Allan Detsky, M.D. ’78, chief of medicine at Mount Sinai Hospital in Toronto, worked at the epicenter of the outbreak in North America. “I was in Vancouver attending my niece’s bat mitzvah,” he recalls, “and there was a story on the news about a case of this weird disease in Toronto. This was around March 15, 2003.” Detsky had read reports of a new pneumonia-like illness that was spreading rapidly in Hong Kong. Now it appeared it might have reached Canada. “Then they showed a picture of my hospital,” he says, and he cursed.
“As it turned out, the SARS case was not in my hospital after all,” Detsky continues. Two of his infection-control specialists were consulting to Scarborough Grace Hospital, about 10 miles away, where the patient was being treated. But Detsky was right to be worried. SARS—a zoonosis, or disease that spreads through animals—had first infected a man in Guangdong Province, in China, the previous November. A second, epidemiologically unrelated case cropped up there in mid December. By the end of January, numerous instances of the disease had been reported, with a cluster among people who worked in the flourishing live-animal markets of the area, which provide exotic meats for a growing middle-class clientele. Then, on January 30, the first known super-spreading event took place, when a 44-year-old seafood seller hospitalized in Guangzhou passed the virus to 19 relatives and 50 or more hospital staff members. Three weeks later, a doctor from that hospital—he had been suffering flu-like symptoms for a week—traveled to Hong Kong to attend a wedding. During a one-night stay on the ninth floor of the Metropole Hotel, he infected 17 people. None of the other Metropole cases had had any known contact with him, suggesting that the live virus had become airborne. From the cosmopolitan nexus of the hotel, SARS began to spread internationally to Singapore, Vietnam, the Philippines, Australia, and Canada.
The first Canadian case went undetected: a 78-year-old woman who had stayed in the Metropole on February 21, nearly two weeks before, died at her home back in Canada. The official cause of death was a heart attack. But that proved to be a complication of SARS, which she had unwittingly passed on to four family members. Two days later, on March 7, the woman’s son appeared in the emergency room of a hospital in Scarborough with a cough, fever, and difficulty breathing. Though quickly isolated when a doctor suspected tuberculosis, the man had already passed the virus to three other people while waiting 18 to 20 hours to be seen. A week later, one of them returned to the hospital after suffering a heart attack.
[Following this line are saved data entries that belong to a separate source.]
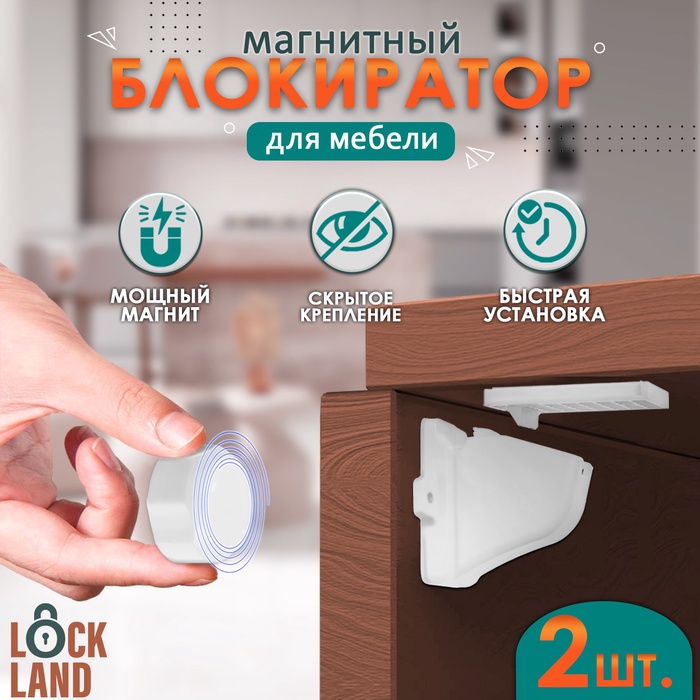 магнитный
БЛОКИРАТОР
для мебели

МОЩНЫЙ МАГНИТ

СКРЫТОЕ КРЕПЛЕНИЕ

БЫСТРАЯ УСТАНОВКА

LOCK LAND

2 шт.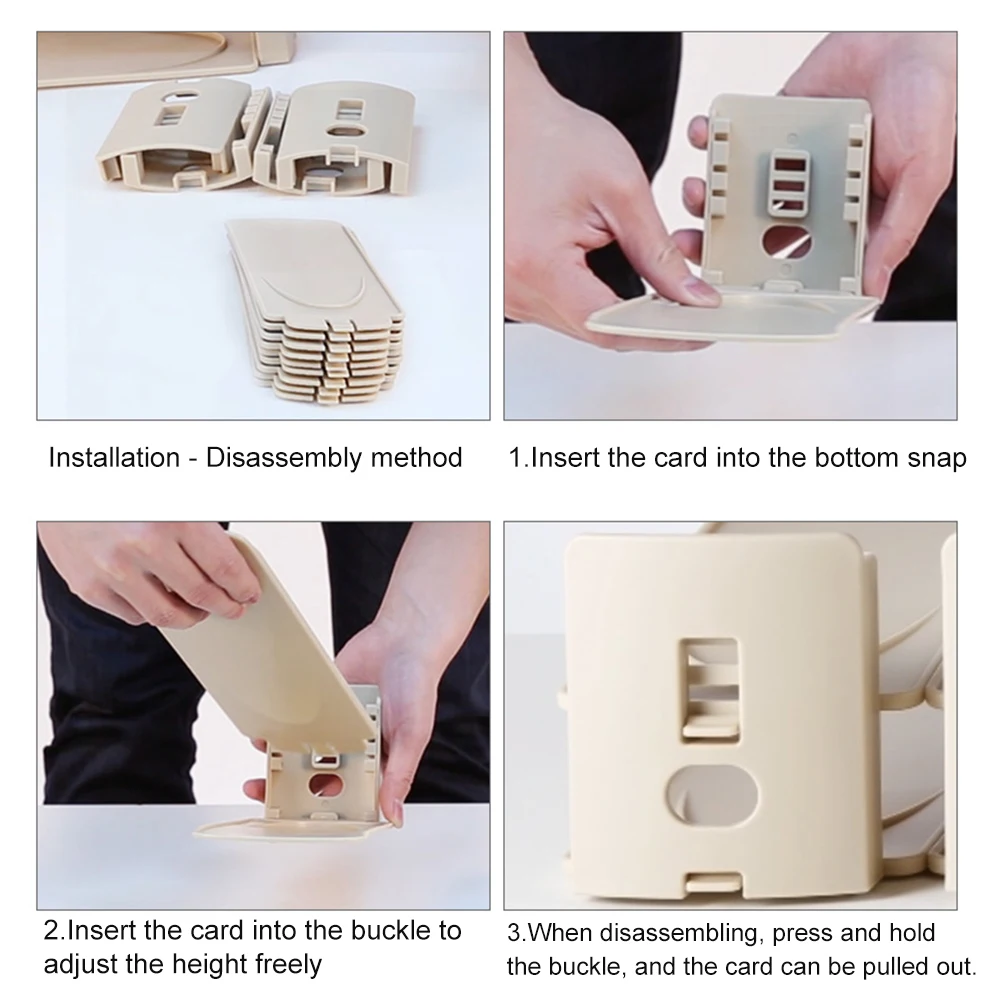 Installation - Disassembly method

1.Insert the card into the bottom snap

2.Insert the card into the buckle to adjust the height freely

3.When disassembling, press and hold the buckle, and the card can be pulled out.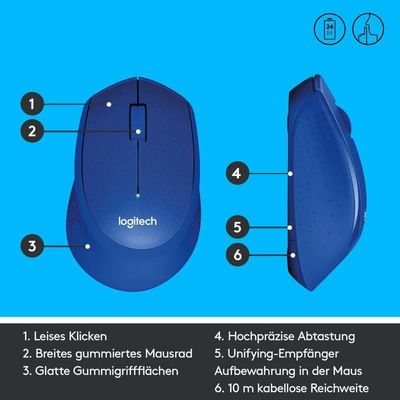 24 M

1

2

3

logitech

4

5

6

1. Leises Klicken
2. Breites gummiertes Mausrad
3. Glatte Gummigriffflächen

4. Hochpräzise Abtastung
5. Unifying-Empfänger Aufbewahrung in der Maus
6. 10 m kabellose Reichweite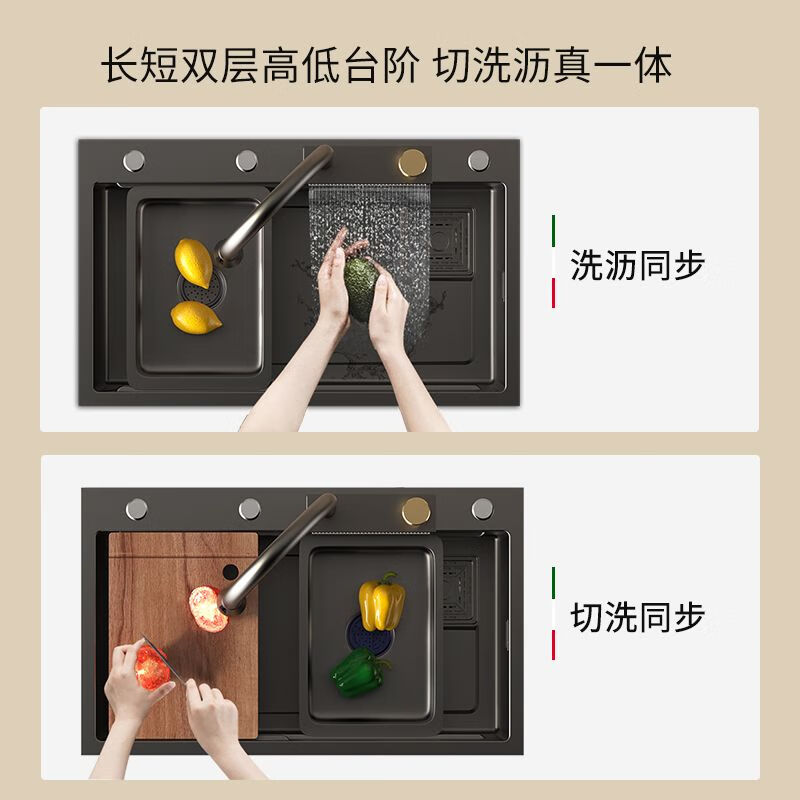 长短双层高低台阶 切洗沥真一体

洗沥同步

切洗同步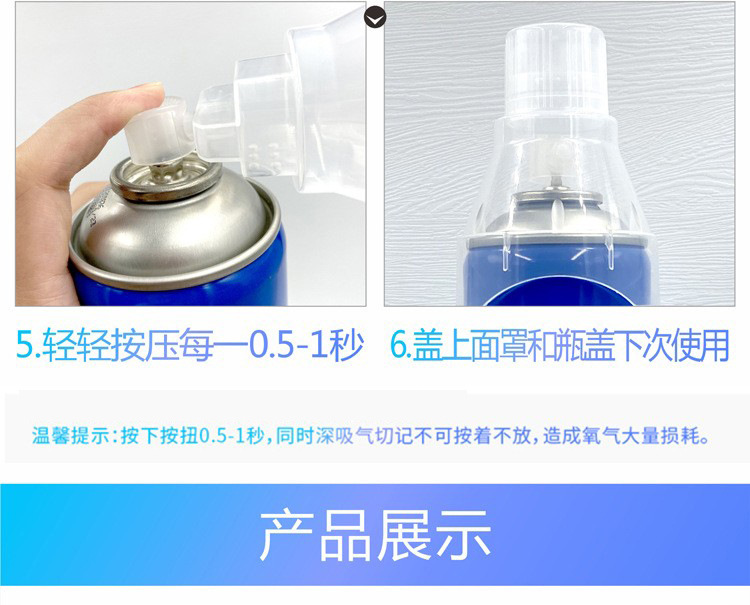 5.轻轻按压每一0.5-1秒

6.盖上面罩和瓶盖下次使用

温馨提示：按下按扭0.5-1秒，同时深吸气切记不可按着不放，造成氧气大量损耗。

产品展示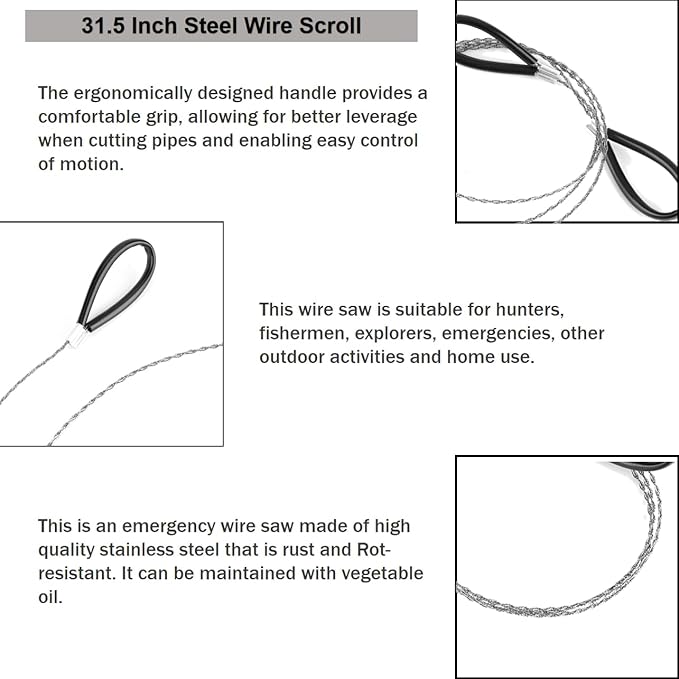 31.5 Inch Steel Wire Scroll

The ergonomically designed handle provides a comfortable grip, allowing for better leverage when cutting pipes and enabling easy control of motion.

This wire saw is suitable for hunters, fishermen, explorers, emergencies, other outdoor activities and home use.

This is an emergency wire saw made of high quality stainless steel that is rust and Rot-resistant. It can be maintained with vegetable oil.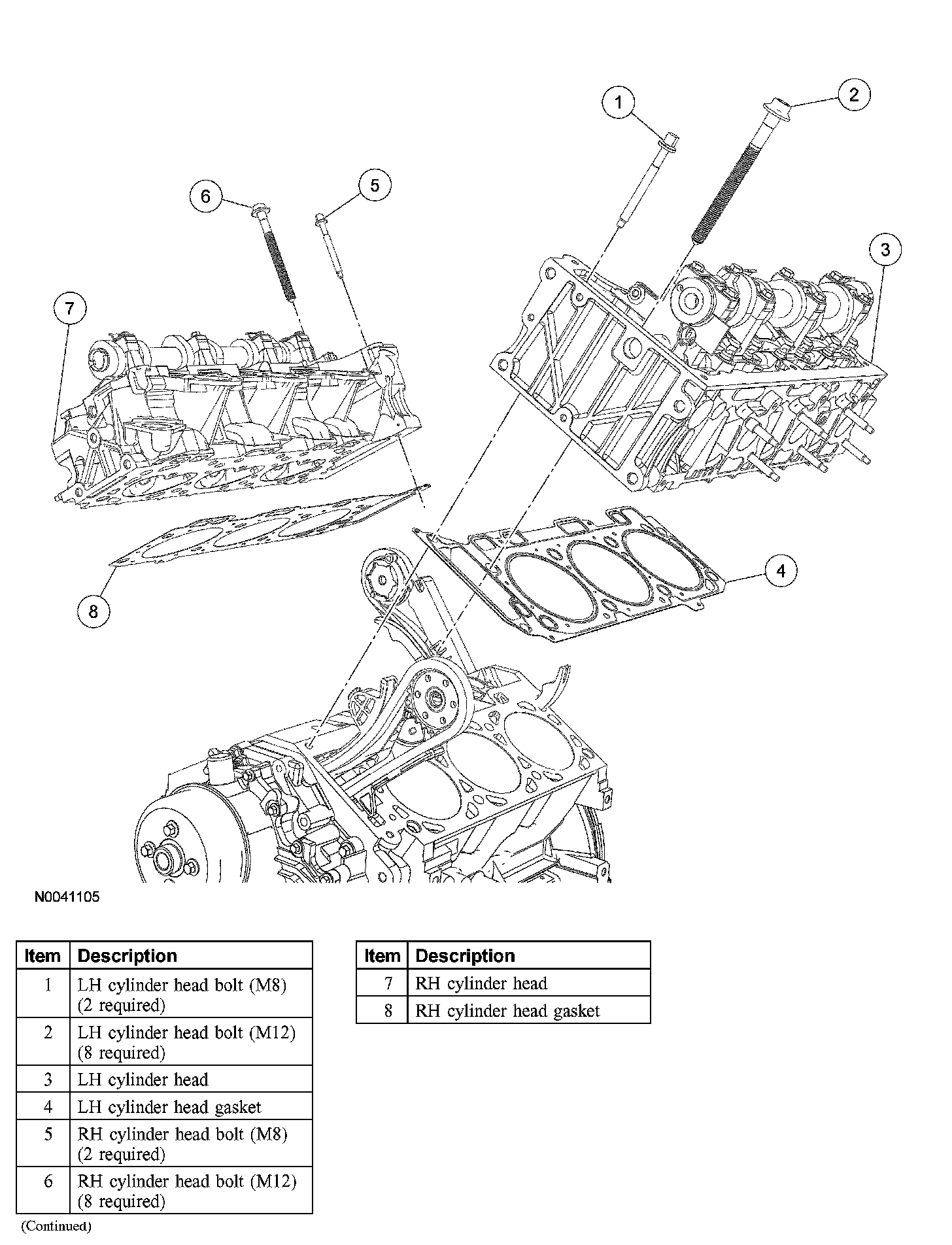 1

2

6

5

3

7

4

8

N0041105

| Item | Description |
|---|---|
| 1 | LH cylinder head bolt (M8) (2 required) |
| 2 | LH cylinder head bolt (M12) (8 required) |
| 3 | LH cylinder head |
| 4 | LH cylinder head gasket |
| 5 | RH cylinder head bolt (M8) (2 required) |
| 6 | RH cylinder head bolt (M12) (8 required) |

(Continued)

| Item | Description |
|---|---|
| 7 | RH cylinder head |
| 8 | RH cylinder head gasket |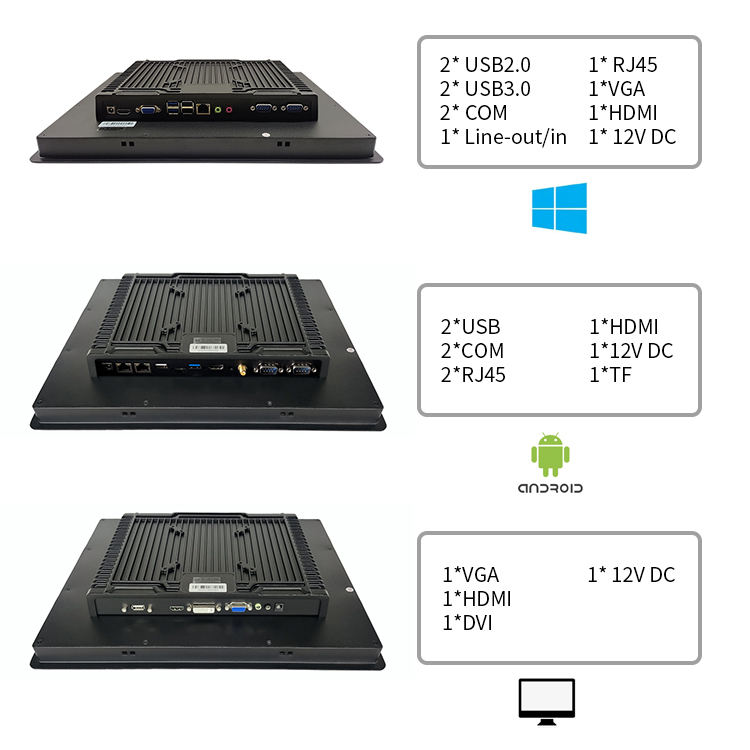 2* USB2.0
2* USB3.0
2* COM
1* Line-out/in

1* RJ45
1*VGA
1*HDMI
1* 12V DC

2*USB
2*COM
2*RJ45

1*HDMI
1*12V DC
1*TF

ANDROID

1*VGA
1*HDMI
1*DVI

1* 12V DC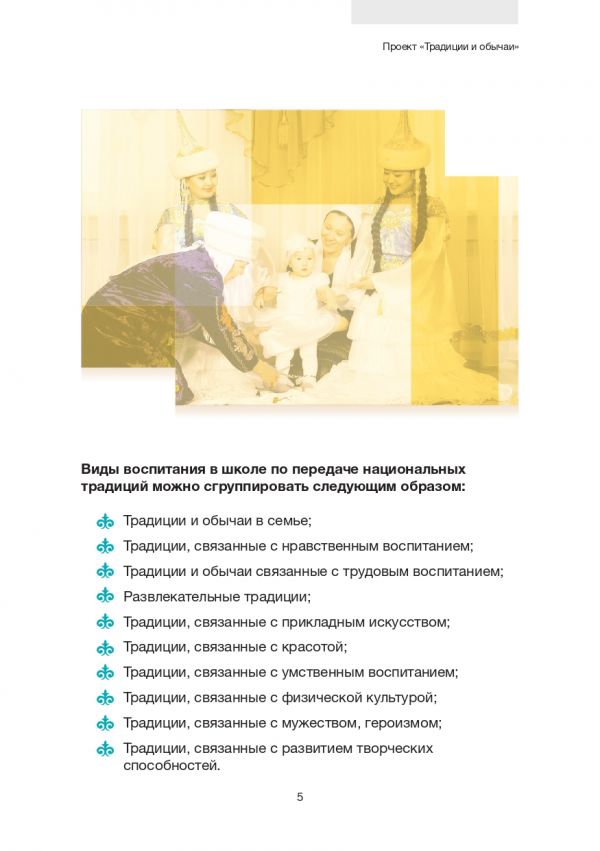 Проект «Традиции и обычаи»

Виды воспитания в школе по передаче национальных традиций можно сгруппировать следующим образом:

Традиции и обычаи в семье;
Традиции, связанные с нравственным воспитанием;
Традиции и обычаи связанные с трудовым воспитанием;
Развлекательные традиции;
Традиции, связанные с прикладным искусством;
Традиции, связанные с красотой;
Традиции, связанные с умственным воспитанием;
Традиции, связанные с физической культурой;
Традиции, связанные с мужеством, героизмом;
Традиции, связанные с развитием творческих способностей.

5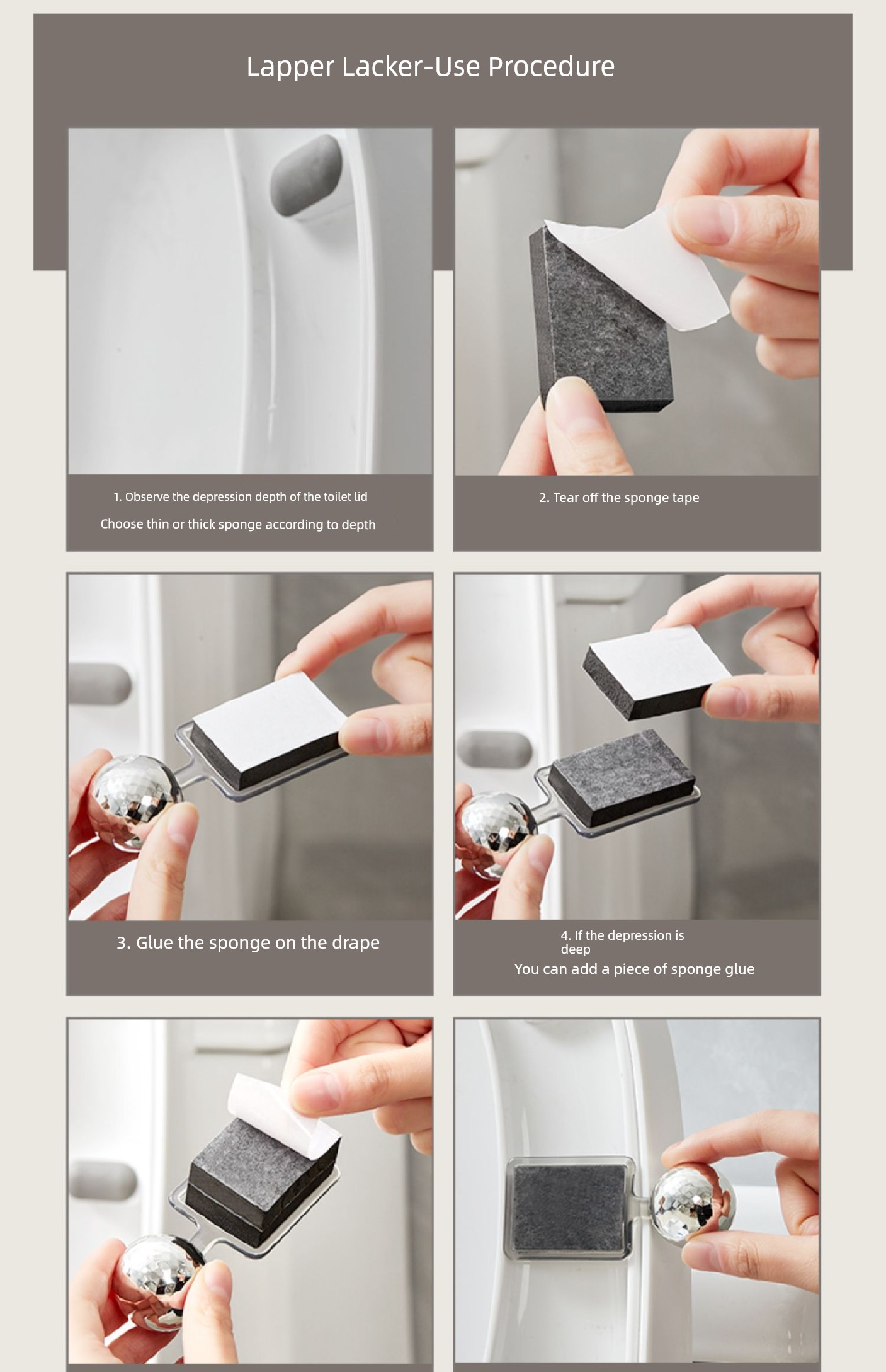 Lapper Lacker-Use Procedure

1. Observe the depression depth of the toilet lid

Choose thin or thick sponge according to depth

2. Tear off the sponge tape

3. Glue the sponge on the drape

4. If the depression is deep

You can add a piece of sponge glue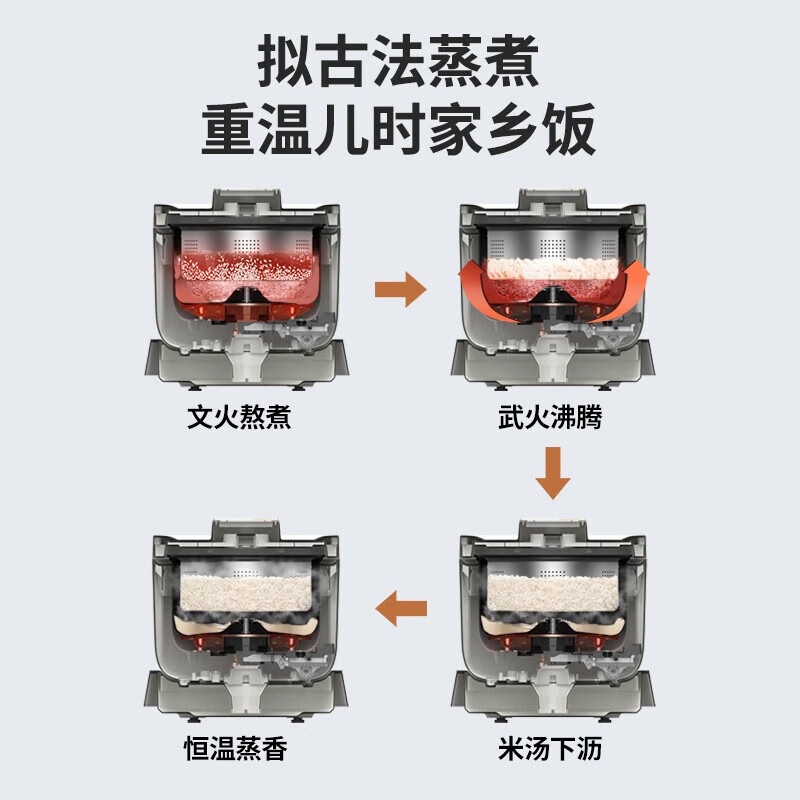 拟古法蒸煮
重温儿时家乡饭

文火熬煮

武火沸腾

米汤下沥

恒温蒸香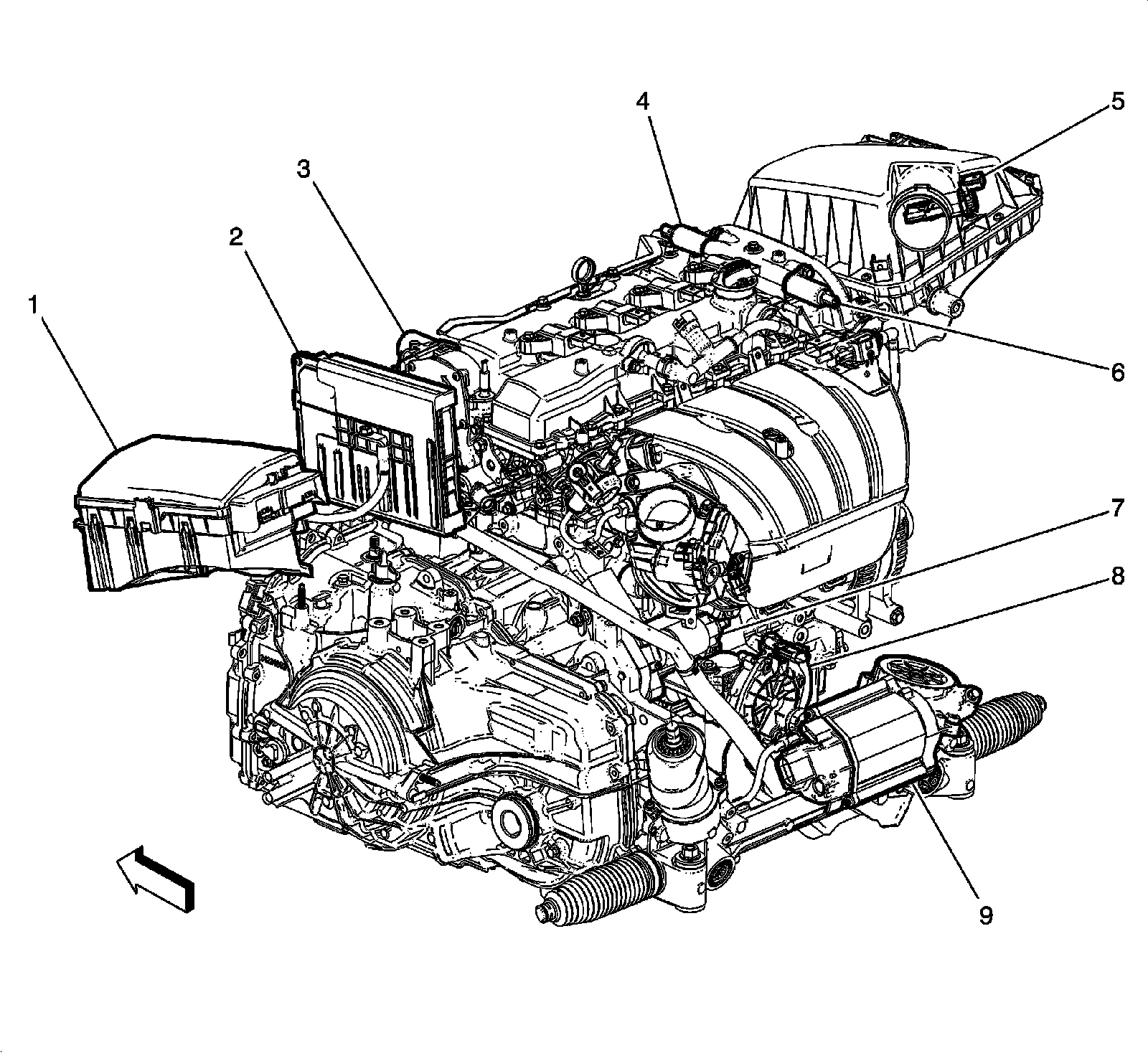 1
2
3
4
5
6
7
8
9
Although that victim’s contact with the woman’s son (who died the very same day) was already known, the patient’s symptoms were not thought to be pneumonia-like, and he was transferred to another hospital. There he infected more than 50 people.
“SARS has about a 10-day incubation,” says Detsky, “so for the first 10 days we lowered our guard and thought maybe this was overblown, maybe the problem was that in Hong Kong they don’t really know how to do respiratory care. Of course, that is bullshit. They are as advanced in Hong Kong as they are anywhere.”